Each one of these steps takes a high level of understanding about the Rare Earth chemistry and mineralogy. It requires high levels of technology, strong managerial competence and plenty of financial depth.

When I see the hype that has surfaced about Lynas and Molycorp, it seems ridiculous to believe that the new-design, new-build, new-process will work seamlessly. Somebody will just cut the ribbon on the front door of the factory and then start pouring ore into one end of a big, magic machine.

A lot of people in this world know how to drill an oil well, then refine and deliver refined products to the marketplace. But the Rare Earth business is different. It's relatively small, and the Chinese dominate 97% of it. Here in the West, we have to rebuild our intellectual capital in Rare Earths expertise, as well as new-build every facet of Rare Earths production – from mining to logistics to refining to end-product fabrication.

The Rare Earths business is not easy. The successful players will have to do many things right, with few glitches, and be really competent. At the same time, the early players stand to make a lot of money.

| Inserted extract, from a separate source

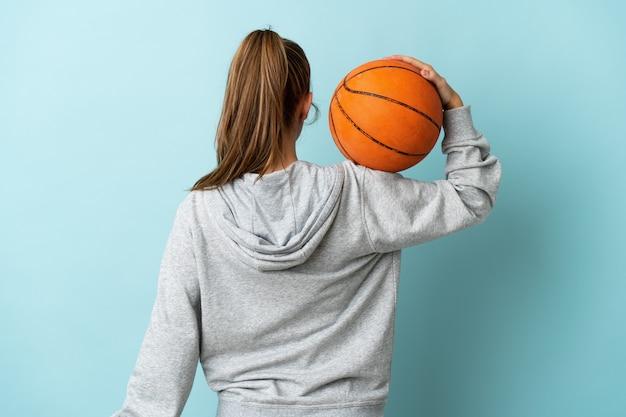 Junge kaukasische frau lokalisiert auf blau spielendem basketball in der hinteren position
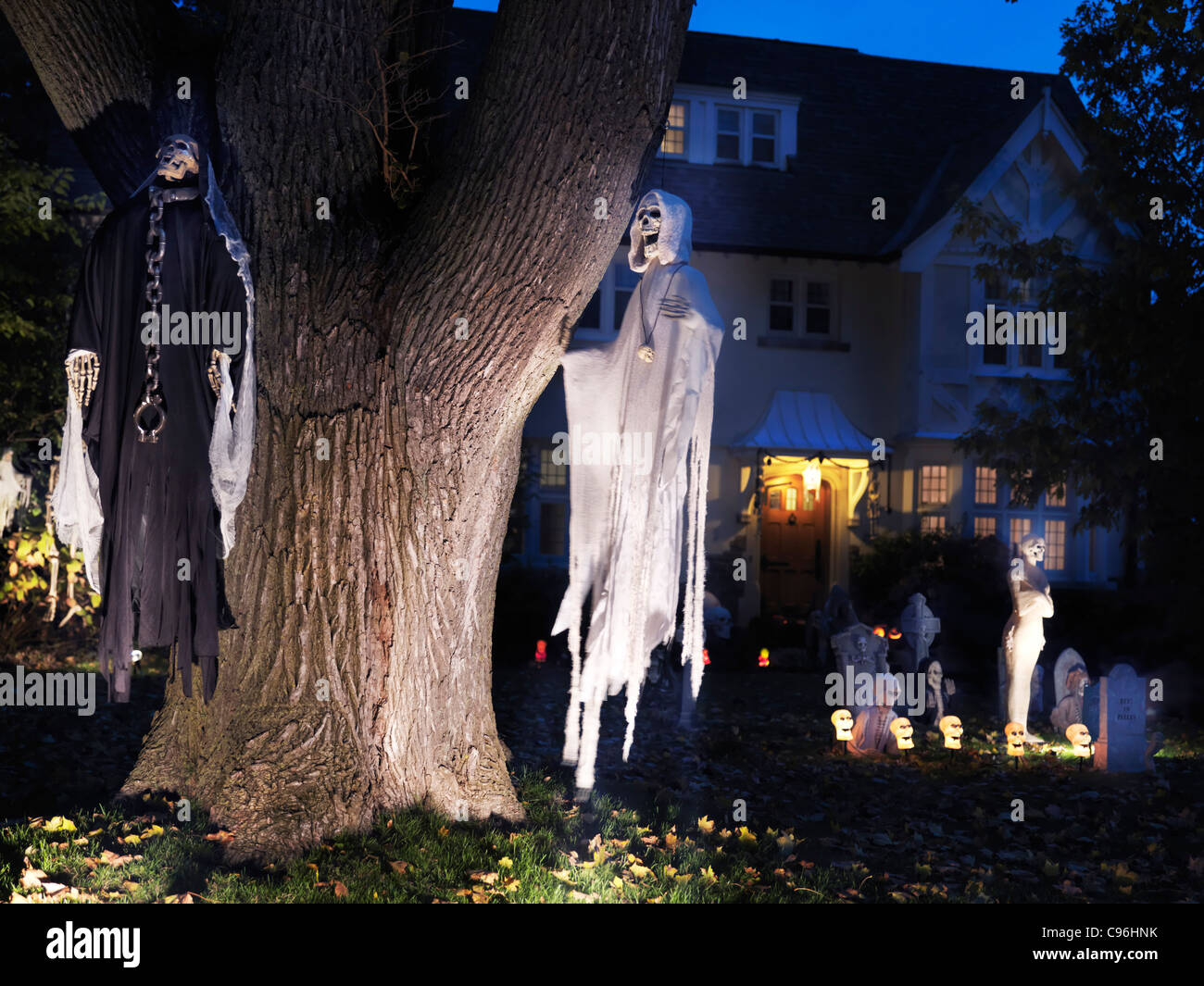 Spooky Halloween Decoration. Ghosts And Cemetery In The Front Yard Of Stock Photo Royalty Free ...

Keep a very close watch on this unique corner of the commodities markets.

Regards,

Byron King,
for The Daily Reckoning

Joel's Note: As Addison mentioned above, you can get your name on Byron's exclusive mailing list at a discounted rate right now...but only for a few more days. Byron has been a step ahead of the crowd on both the Rare Earth story and the increasingly precarious energy scenario in the Middle East...both situations that have handed his readers a bevy of opportunities to realize real, triple-digit profits. Get the full low down here.

Dots
Addison Wiggin's Apogee Advisory Presents...

Forget QE3 – America's Going Bust, on the Road to Bankrupt Hell

If America had a credit card, it would get mercilessly cut up and thrown back in her face.

The country's basically broke and isn't paying its debts. Harsh, but true.

All of that – and how it could affect your family and your retirement – is revealed in this urgent video report.

Don't wait, watch now.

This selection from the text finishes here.